§ **Supplied text**:
With traditional 4-3 defensive teams such as the Bucs being forced more and more by passing offenses to play in sub packages and formations, Mack could fit with them as 4-3 backer, too.
“I think the important thing is that if you are drafting him as a 4 3 team you have to make sure that in nickel and sub situations, you’re freeing him up to go get the quarterback,’’ said NFL network game and draft analyst Mike Mayock.
“And in today’s NFL, because of the versatility in defenses, I think that’s fine. Four-three teams are doing all kind of different things in sub packages. That’s why I just kind of call (players like Mack) edge guys now.’’
The Bucs could use one of those edge guys. They could probably use two or three. Though they surpassed the 30-sack mark for the first time since 2007 last year, coach Lovie Smith says the Bucs have a dearth of edge rush talent.
“We want to be able to rush four guys and get pressure,’’ Smith said. “That’s what the Tampa Bay Buccaneers were built on and that hasn’t changed. So we have to have a double-digit sack guy on the outside, and right now we don’t have that right now.’’
Smith isn’t alone in his thinking.
“I think first and foremost, they do need an edge guy,’’ Mayock said when asked what he thought the Bucs needs were in this draft. “That’s why, if [Khalil] Mack is sitting there, he would be of interest to me.
“After (South Carolina defensive end Jadeveon) Clowney, I think (Mack) is the most gifted edge (rusher) in this class. And I think regardless of your scheme, you need to draft those kind of guys and play them.’’
On the lookout
The Bucs have needs that stretch beyond the defensive line, of course. With the exception of safety and running back, there is a need to address virtually every position on the field. Mayock believes that after defensive end, two stand out above the rest.

Dataset entries
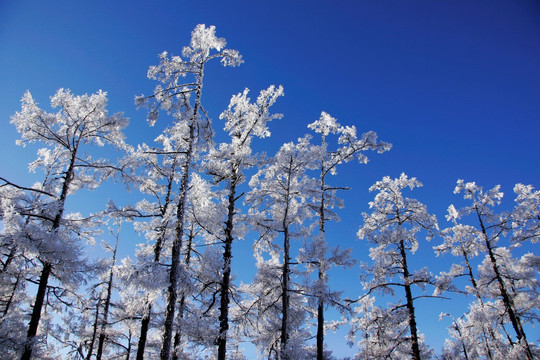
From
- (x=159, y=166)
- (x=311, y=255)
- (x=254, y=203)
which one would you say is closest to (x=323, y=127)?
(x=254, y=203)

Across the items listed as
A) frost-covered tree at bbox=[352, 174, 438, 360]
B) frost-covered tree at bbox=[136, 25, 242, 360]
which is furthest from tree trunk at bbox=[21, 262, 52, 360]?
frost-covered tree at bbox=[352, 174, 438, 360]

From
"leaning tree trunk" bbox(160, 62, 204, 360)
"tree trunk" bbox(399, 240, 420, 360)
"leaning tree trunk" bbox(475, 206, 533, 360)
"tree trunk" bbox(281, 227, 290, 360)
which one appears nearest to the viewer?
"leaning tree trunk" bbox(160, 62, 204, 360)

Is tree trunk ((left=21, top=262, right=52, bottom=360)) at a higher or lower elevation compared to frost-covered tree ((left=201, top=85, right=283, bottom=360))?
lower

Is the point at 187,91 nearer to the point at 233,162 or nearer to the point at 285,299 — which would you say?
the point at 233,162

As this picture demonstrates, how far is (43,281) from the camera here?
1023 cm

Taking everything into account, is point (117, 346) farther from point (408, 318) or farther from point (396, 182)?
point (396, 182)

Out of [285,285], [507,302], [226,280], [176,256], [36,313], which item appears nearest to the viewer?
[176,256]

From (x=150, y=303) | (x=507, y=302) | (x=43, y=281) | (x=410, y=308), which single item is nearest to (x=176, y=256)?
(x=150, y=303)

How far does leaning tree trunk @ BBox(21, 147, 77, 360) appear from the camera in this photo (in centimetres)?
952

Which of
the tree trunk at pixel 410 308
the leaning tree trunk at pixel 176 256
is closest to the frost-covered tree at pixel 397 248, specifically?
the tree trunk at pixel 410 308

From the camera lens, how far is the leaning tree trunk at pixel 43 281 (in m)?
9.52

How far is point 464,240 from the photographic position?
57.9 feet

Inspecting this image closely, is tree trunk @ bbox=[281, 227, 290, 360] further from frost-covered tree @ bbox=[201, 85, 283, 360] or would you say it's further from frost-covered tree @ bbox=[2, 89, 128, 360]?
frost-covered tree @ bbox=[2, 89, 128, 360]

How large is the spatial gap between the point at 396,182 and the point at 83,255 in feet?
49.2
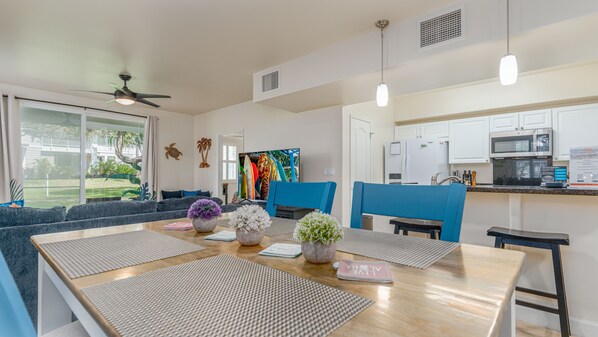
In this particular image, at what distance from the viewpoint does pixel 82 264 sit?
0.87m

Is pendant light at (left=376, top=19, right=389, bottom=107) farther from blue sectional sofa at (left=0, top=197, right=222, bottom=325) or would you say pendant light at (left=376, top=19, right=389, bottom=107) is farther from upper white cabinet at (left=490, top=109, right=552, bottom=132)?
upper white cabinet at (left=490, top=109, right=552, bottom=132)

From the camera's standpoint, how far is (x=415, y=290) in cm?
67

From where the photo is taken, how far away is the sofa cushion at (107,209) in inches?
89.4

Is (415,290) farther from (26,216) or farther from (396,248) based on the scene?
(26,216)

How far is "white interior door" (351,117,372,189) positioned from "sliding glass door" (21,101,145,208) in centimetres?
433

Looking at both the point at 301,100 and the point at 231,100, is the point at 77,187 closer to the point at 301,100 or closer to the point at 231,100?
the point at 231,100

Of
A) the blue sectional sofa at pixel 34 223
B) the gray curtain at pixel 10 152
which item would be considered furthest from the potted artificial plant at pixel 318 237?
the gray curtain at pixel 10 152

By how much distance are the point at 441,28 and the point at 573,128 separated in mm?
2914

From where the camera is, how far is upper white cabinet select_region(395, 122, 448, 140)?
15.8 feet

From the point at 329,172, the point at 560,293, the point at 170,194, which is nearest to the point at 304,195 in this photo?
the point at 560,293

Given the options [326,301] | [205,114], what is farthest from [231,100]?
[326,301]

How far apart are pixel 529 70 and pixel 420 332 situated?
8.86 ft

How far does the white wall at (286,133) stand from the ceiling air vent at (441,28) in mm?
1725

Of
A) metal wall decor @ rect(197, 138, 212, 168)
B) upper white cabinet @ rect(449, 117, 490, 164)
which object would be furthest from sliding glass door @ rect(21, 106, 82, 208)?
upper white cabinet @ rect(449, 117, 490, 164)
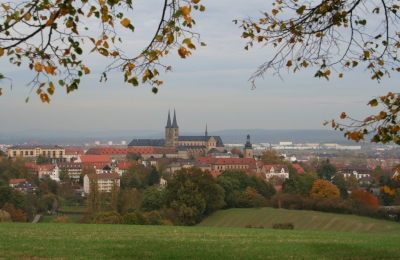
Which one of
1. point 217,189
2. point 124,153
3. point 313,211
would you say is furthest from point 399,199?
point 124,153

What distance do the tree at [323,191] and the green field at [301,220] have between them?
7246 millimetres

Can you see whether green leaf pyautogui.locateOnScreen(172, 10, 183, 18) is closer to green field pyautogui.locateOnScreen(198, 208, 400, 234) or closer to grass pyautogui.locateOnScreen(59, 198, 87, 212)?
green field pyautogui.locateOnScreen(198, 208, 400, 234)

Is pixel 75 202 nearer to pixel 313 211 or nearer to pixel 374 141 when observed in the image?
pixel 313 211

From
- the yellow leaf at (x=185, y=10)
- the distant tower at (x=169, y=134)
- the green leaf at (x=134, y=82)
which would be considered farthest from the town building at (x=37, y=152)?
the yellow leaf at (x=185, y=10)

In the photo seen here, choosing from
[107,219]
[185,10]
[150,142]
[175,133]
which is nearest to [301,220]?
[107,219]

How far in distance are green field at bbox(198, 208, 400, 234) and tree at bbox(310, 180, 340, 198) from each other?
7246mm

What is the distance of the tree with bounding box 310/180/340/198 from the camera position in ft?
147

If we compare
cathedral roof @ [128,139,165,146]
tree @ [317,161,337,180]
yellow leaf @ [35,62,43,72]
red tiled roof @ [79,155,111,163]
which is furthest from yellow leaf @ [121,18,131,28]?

§ **Exercise instructions**:
- 1) According to the Bucs draft text, what kind of player does Lovie Smith say the team must have on the outside?
- 2) For each statement, say whether it agrees with the Bucs draft text: (a) The Bucs passed 30 sacks last year for the first time since 2007. (b) Mike Mayock is an analyst for ESPN. (c) Lovie Smith says the team wants to rush five players and get pressure.
Answer using only the Bucs draft text.

§ **Solutions**:
- 1) A double-digit sack guy.

- 2)
(a) Yes: "they surpassed the 30-sack mark for the first time since 2007 last year"
(b) No: "NFL network game and draft analyst Mike Mayock"
(c) No: "We want to be able to rush four guys and get pressure"